• **WHAT YOU WILL DO**: Retype the records below exactly as they appear, but leave out any pictures.

• **SOURCE DATA**:
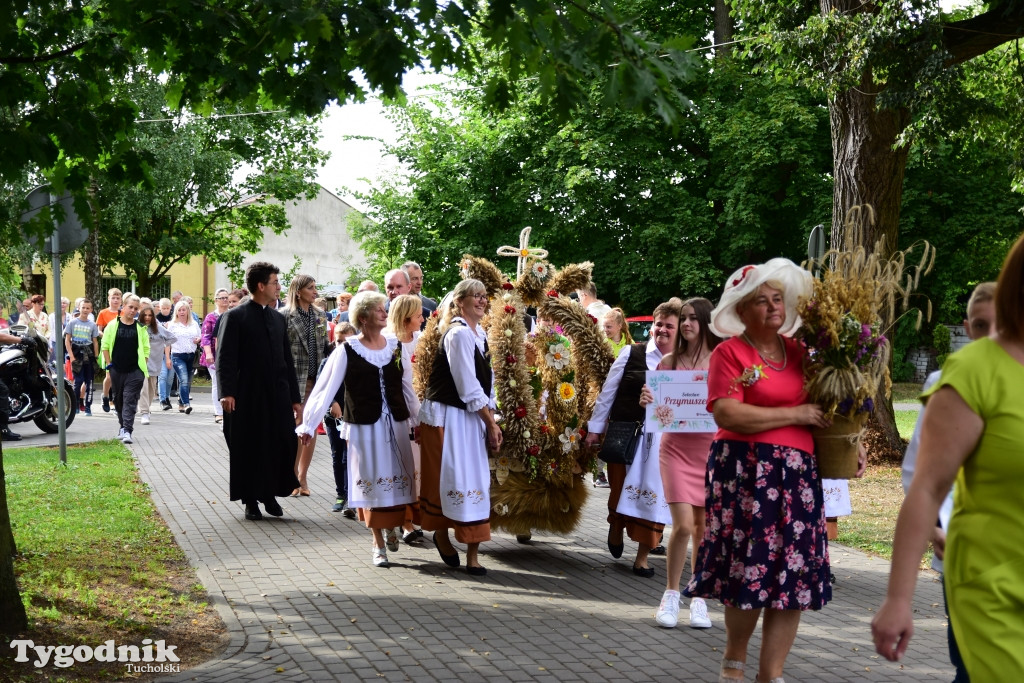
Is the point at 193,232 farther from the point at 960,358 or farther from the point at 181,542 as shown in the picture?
the point at 960,358

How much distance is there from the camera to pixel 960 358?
2.82m

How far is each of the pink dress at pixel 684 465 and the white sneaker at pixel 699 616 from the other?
0.60 metres

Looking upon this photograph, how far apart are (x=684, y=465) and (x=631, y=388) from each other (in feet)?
4.42

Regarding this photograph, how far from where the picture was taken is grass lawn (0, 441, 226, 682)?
19.5ft

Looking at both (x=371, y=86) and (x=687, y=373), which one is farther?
(x=687, y=373)

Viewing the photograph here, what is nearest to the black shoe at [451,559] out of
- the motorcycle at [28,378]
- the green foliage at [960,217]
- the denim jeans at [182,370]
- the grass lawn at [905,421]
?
the motorcycle at [28,378]

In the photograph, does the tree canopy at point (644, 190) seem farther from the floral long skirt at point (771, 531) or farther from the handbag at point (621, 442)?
the floral long skirt at point (771, 531)

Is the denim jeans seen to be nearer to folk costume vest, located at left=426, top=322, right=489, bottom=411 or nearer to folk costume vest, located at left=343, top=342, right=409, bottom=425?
folk costume vest, located at left=343, top=342, right=409, bottom=425

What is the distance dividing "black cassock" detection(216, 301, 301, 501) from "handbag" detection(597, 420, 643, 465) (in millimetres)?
3381

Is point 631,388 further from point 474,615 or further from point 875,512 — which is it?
point 875,512

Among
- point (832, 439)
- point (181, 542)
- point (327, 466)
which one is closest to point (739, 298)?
point (832, 439)

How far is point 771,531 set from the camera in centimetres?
477

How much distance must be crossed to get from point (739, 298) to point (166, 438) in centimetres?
1336

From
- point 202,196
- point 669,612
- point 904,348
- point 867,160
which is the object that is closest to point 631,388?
point 669,612
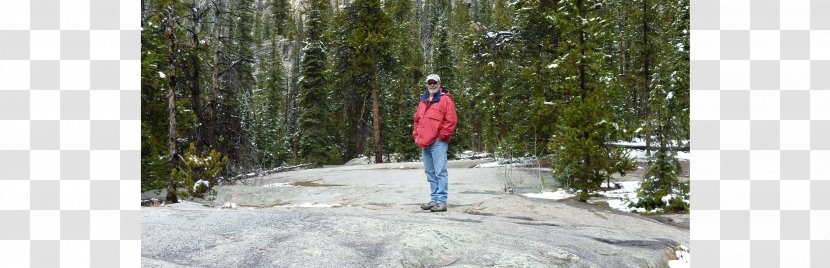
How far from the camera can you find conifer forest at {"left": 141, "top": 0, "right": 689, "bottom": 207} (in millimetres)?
10867

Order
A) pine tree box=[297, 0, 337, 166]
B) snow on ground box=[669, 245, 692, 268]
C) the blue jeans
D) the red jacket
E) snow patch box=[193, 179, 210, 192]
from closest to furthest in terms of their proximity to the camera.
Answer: snow on ground box=[669, 245, 692, 268], the red jacket, the blue jeans, snow patch box=[193, 179, 210, 192], pine tree box=[297, 0, 337, 166]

• **COMPLETED TASK**:
Is the point at 193,232 farther from the point at 960,358 or farther from the point at 181,542 as shown in the picture?
the point at 960,358

How much distance is there from the camera to pixel 960 358?
2.82m

How far is each of the pink dress at pixel 684 465 and the white sneaker at pixel 699 616 from the other?
0.60 metres

Looking upon this photograph, how far apart are (x=684, y=465) and (x=631, y=388) from each other (in feet)?
4.42

Regarding this photograph, how far from where the picture was taken is grass lawn (0, 441, 226, 682)?
19.5ft

Looking at both (x=371, y=86) and (x=687, y=373), which one is farther?
(x=687, y=373)

Viewing the photograph here, what is nearest to the black shoe at [451,559] out of
- the motorcycle at [28,378]
- the green foliage at [960,217]
- the denim jeans at [182,370]
- the grass lawn at [905,421]
?
the motorcycle at [28,378]

In the photograph, does the tree canopy at point (644, 190) seem farther from the floral long skirt at point (771, 531) or farther from the handbag at point (621, 442)?
the floral long skirt at point (771, 531)

Is the denim jeans seen to be nearer to folk costume vest, located at left=426, top=322, right=489, bottom=411 or nearer to folk costume vest, located at left=343, top=342, right=409, bottom=425?
folk costume vest, located at left=343, top=342, right=409, bottom=425

What is the distance dividing "black cassock" detection(216, 301, 301, 501) from "handbag" detection(597, 420, 643, 465) (in millimetres)?
3381

Is point 631,388 further from point 474,615 or further from point 875,512 — which is it?
point 875,512

Among
- point (832, 439)
- point (181, 542)
- point (327, 466)
which one is closest to point (739, 298)?
point (832, 439)

How far is point 771,531 set from the camera in centimetres?
477

How much distance must be crossed to get from point (739, 298) to point (166, 438) in centimetres?
1336

From
- point 202,196
- point 669,612
- point 904,348
- point 867,160
which is the object that is closest to point 631,388?
point 669,612
How far from the camera can you find conifer forest at {"left": 141, "top": 0, "right": 689, "bottom": 207} (in millimetres)?
10867

Order
A) pine tree box=[297, 0, 337, 166]
B) snow on ground box=[669, 245, 692, 268]
C) the blue jeans
D) the red jacket
E) snow patch box=[193, 179, 210, 192]
from closest to furthest in terms of their proximity to the camera.
Answer: snow on ground box=[669, 245, 692, 268], the red jacket, the blue jeans, snow patch box=[193, 179, 210, 192], pine tree box=[297, 0, 337, 166]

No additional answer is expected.